> _Text passage_:
>>>

Any of these machines would sort of fall within the budget (aside from the Bianca, and for the ECM you'd need to "settle" for a single boiler Classika), and would offer plenty of a learning challenge with far less of the annoying bits that a La Pavoni can come with. That said, of course the La Pav is far simpler when it comes to repairs etc.

Another aspect to consider is your routine. Do you like to walk to the machine and have it ready to brew? With the La Pavoni you might have to go through a longer ritual, which can be meditative when you have the time, but not ideal if you just want a coffee, and fast. The other machines can be used with a smart plug to cater around your routines and be warm when you need them.


----------



## coffeechap (Apr 5, 2012)

All machines can be used with a smart plug, there are some really odd myths being circulated around pavonis. There really are pretty simple to use when modified, otherwise I agree they can be a little hit and miss.


----------



## ShepTor (Feb 20, 2021)

Baffo said:


> I don't think that anybody has asked you, what is it that interests you about lever machines? Is it the looks, is it the profiling aspect? If it's the latter only and you couldn't care less about the looks (or even, you might not have the space for them), then there's plenty of Lelit (MaraX, Bianca), ECM and ACS machines that either come stock or can be upgraded with flow paddles. It's more of a pseudo-lever, since you are working on flow to obtain a certain pressure.
> 
> Any of these machines would sort of fall within the budget (aside from the Bianca, and for the ECM you'd need to "settle" for a single boiler Classika), and would offer plenty of a learning challenge with far less of the annoying bits that a La Pavoni can come with. That said, of course the La Pav is far simpler when it comes to repairs etc.
> 
> Another aspect to consider is your routine. Do you like to walk to the machine and have it ready to brew? With the La Pavoni you might have to undergo a longer ritual, which can be meditative, but not ideal if you just want a coffee. The other machines can be used with a smart plug to cater around your routines and be warm when you need them.


 Thanks for the questions. Think I like the idea of the simplicity of the La Pavoni as far as repairs etc. However we have just been looking at several of the machines you mentioned! There is too much choice and as you say so many variables to account for. My partner is actually the coffee person and is keen to try tge La Pav, he'll enjoy the meditative aspect and the fiddly working out how to get the best coffee bit. I won't be as keen on the faff but I'm also happy to make a stovepipe coffee or French press so happy to try the La Pav. Think we both realise it may not be for us but willing to try. About to buy the Eureka Mignon XL 65, assuming it's better than the specialita 16cr and will be OK for any of the machines you mention plus the La Pavoni.

<<<

> _Direction_:
Extend the forum thread about the La Pavoni and other espresso machines, picking up right after its last sentence.

> _Record list_:
>>>

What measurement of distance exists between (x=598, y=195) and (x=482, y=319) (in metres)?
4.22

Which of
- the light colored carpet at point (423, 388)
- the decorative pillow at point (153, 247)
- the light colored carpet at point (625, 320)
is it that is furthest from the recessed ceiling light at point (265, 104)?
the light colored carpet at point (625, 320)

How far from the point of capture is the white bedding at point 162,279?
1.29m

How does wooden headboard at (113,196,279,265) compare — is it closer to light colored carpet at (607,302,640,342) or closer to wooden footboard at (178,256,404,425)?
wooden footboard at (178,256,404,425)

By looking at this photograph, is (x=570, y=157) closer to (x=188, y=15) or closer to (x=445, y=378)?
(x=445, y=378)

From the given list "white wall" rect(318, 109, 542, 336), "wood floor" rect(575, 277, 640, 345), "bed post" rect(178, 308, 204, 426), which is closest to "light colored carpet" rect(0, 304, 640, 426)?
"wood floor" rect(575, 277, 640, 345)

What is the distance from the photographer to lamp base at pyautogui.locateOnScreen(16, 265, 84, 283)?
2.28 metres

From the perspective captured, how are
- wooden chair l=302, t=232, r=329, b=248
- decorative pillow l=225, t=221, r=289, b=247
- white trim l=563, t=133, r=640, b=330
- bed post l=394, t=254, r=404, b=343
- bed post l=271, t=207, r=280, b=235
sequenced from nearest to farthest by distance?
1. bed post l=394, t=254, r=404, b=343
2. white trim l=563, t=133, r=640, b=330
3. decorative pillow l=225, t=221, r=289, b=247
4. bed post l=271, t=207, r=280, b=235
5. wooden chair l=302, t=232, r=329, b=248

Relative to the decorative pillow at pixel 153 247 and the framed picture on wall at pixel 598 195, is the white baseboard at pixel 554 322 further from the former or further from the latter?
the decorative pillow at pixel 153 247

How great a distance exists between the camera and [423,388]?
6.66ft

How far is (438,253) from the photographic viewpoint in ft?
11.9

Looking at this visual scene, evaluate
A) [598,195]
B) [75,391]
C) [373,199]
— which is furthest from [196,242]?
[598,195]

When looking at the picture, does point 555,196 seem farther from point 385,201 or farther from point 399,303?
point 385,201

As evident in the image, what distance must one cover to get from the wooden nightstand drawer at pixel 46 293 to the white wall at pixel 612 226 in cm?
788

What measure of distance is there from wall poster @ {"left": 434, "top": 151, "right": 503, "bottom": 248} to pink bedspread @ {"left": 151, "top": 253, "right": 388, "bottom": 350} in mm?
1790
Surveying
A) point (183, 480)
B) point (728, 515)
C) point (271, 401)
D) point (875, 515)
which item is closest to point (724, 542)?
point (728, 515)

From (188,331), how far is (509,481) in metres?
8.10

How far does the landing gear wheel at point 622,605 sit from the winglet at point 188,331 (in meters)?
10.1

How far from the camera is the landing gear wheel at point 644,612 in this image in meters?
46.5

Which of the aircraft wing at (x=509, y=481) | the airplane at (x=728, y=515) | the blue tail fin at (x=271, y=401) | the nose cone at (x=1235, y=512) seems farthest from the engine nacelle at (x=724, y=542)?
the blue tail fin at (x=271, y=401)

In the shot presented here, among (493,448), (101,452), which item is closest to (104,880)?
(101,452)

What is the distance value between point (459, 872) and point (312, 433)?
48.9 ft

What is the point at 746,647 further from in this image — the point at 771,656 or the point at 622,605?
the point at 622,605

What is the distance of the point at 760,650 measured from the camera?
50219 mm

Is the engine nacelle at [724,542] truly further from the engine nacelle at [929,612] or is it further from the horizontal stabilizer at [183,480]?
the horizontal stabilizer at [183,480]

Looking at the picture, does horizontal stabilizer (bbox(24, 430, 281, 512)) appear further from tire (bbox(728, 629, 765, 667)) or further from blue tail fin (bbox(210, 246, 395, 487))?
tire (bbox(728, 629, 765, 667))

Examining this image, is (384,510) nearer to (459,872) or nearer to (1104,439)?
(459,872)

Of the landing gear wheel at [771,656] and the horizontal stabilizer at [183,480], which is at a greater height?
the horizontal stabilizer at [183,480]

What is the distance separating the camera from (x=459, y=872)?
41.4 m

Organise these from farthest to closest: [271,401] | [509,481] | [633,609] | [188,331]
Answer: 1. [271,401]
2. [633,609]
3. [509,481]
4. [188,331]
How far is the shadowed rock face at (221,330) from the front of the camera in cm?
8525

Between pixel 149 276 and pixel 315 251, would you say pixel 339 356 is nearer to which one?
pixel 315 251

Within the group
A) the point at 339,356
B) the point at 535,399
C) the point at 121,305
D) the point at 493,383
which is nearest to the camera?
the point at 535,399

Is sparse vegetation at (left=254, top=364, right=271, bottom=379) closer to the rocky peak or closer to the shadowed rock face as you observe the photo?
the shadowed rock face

<<<

> _Final answer_:
----------



## Baffo (Jan 23, 2021)

ShepTor said:


> Thanks for the questions. Think I like the idea of the simplicity of the La Pavoni as far as repairs etc. However we have just been looking at several of the machines you mentioned! There is too much choice and as you say so many variables to account for. My partner is actually the coffee person and is keen to try tge La Pav, he'll enjoy the meditative aspect and the fiddly working out how to get the best coffee bit. I won't be as keen on the faff but I'm also happy to make a stovepipe coffee or French press so happy to try the La Pav. Think we both realise it may not be for us but willing to try. About to buy the Eureka Mignon XL 65, assuming it's better than the specialita 16cr and will be OK for any of the machines you mention plus the La Pavoni.


 The grinder will surely be OK when it comes to grind quality, and so will be other less expensive options. However, different grinders have different features, and their workflows may be more or less tailored to what you want to do with them (eg the Niche is tailored for single dosing, the Mignon is not). It's a bit of a minefield, but both Eureka and Niche tend to make products that are widely loved on this board. I'm not sure the XL 65 is worth the price increase from a regular Mignon (until I get to understand what their new "extra low retention" system is..). Then again, none of these grinders will hold you back in your espresso journey.


----------



## Baffo (Jan 23, 2021)

@coffeechap apologies I might have worded it differently, I did not mean that the La Pav (depending on model) cannot heat with a smart plug, rather that you still have to go through a few more steps (ie the ritual), you would still need to flush some water through it to get the grouphead to temperature, or am I wrong?


----------



## coffeechap (Apr 5, 2012)

The group will naturally heat on the Pavoni as it is bolted straight to the boiler, if a heat sink is used on the group it will stabilise the temp in the group once hot.

as with most levers the group acts as a heat sink in its self, the la pav being a small group is not a very effective heat sink as it gets too hot over time.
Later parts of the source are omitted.